Karlin, Klein first to receive two new UW-Green Bay scholarships
GREEN BAY — Two University of Wisconsin-Green Bay students received the first scholarships given at the University for student excellence in “Women’s and Gender Studies” and student excellence in “GLBT Activism.”
Jamie Karlin, a senior biology major from Manitowoc, won a $250 merit scholarship for GLBT activism.
Kelli Klein, a junior political science major from Madison, was the recipient of a $250 merit scholarship for Women’s and Gender Studies.
Karlin has been active on campus, providing leadership in the student organization Sexuality And Gender Alliance. She was the primary student liaison for the third annual LGBTQ System Conference, held at UW-Green Bay last spring. She has career goals in the sciences, and hopes to continue her work furthering the quality of life for gay, lesbian, bisexual and transgender populations after graduation.
Klein worked for Wisconsin Senator Dave Hansen (D-Green Bay) throughout the last election and hopes to work to improve the lives of women globally, possibly through the Peace Corps, after graduation. She attended the inauguration of President Barack Obama in January in Washington, D. C., where she met Ellen Malcolm, founder of EMILY’s List, an experience she describes as “life changing.”
The scholarships were made possible with proceeds from UW-Green Bay’s turn as host, in April 2008, of the UW System’s annual LGBTQ and women’s studies conferences. The UW System Women’s Studies Consortium, established in 1989, has made significant progress in strengthening ongoing activities and developing new initiatives in Women’s Studies forums.

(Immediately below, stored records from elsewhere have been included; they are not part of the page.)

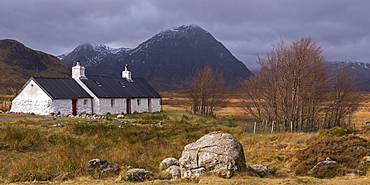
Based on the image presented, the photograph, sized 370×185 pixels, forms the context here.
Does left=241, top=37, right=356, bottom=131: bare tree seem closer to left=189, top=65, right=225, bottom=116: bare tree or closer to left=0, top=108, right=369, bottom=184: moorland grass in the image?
left=0, top=108, right=369, bottom=184: moorland grass

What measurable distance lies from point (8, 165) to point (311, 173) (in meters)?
12.1

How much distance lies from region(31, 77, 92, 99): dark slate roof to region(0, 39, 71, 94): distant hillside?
96776mm

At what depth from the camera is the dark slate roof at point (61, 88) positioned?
33.5m

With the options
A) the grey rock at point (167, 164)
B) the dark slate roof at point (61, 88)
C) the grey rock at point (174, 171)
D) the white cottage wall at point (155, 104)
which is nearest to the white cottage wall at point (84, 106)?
the dark slate roof at point (61, 88)

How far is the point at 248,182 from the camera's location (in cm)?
908

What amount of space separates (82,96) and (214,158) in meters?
28.9

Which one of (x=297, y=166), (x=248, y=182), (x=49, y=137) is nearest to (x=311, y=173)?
(x=297, y=166)

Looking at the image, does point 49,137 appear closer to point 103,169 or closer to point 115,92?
point 103,169

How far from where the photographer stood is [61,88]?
116ft

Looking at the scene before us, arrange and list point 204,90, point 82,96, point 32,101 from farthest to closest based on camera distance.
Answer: point 204,90 < point 82,96 < point 32,101

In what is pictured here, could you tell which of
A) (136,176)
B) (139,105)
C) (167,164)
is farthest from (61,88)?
(136,176)

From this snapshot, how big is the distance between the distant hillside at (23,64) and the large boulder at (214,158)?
127m

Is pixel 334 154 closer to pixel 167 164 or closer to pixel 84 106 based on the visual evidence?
pixel 167 164

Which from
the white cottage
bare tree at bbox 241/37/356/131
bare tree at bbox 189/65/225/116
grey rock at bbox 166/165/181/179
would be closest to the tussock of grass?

UW-Green Bay has had Women’s Studies as a minor since 1973. The program recently changed its name to Women’s and Gender Studies to better reflect the coursework material.
“It’s difficult to talk about women without talking about the larger issue of gender,” said Prof. Alison Gates, Women’s and Gender Studies chair. “Gender roles are being redefined more inclusively and are becoming more a part of the discussion, globally. The primary position of feminism is being broadened.”

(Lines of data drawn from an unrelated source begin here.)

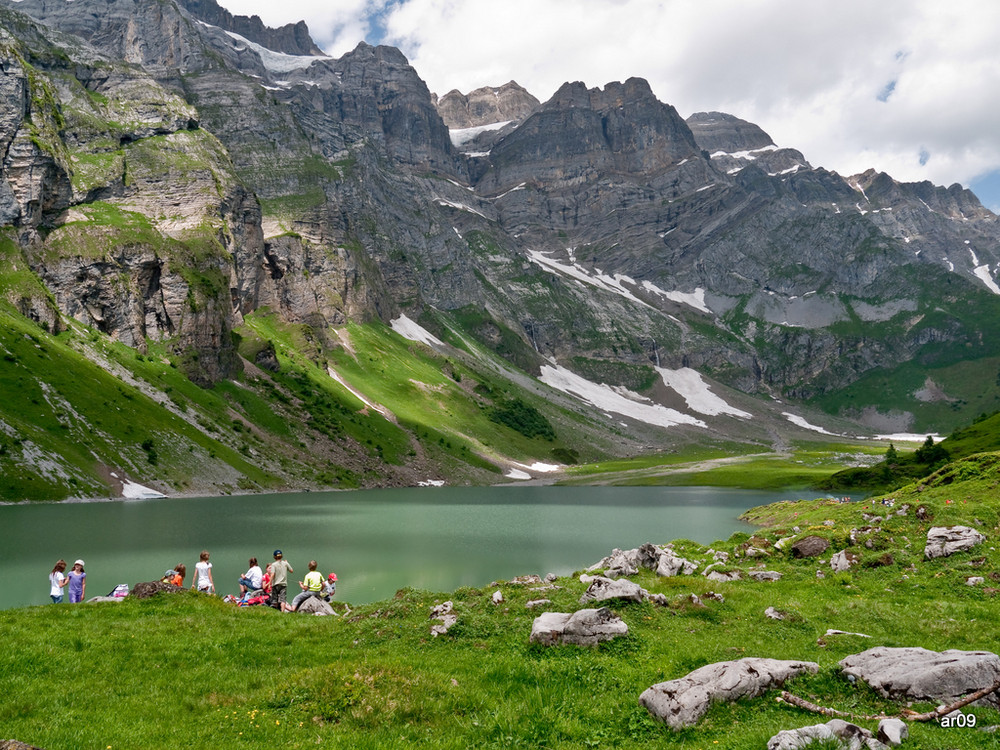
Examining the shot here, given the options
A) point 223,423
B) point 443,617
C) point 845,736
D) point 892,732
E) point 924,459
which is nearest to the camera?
point 892,732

UW-Green Bay’s Women’s and Gender Studies program explores women’s past and present contributions to societies as persons, creators, and thinkers. It also explores the cultural, racial, and economic diversity of women’s experiences as well as the scholarship concerned with the factors that affect women’s lives. The 18-credit liberal arts minor prepares students to think critically about issues with which they will be faced all of their lives.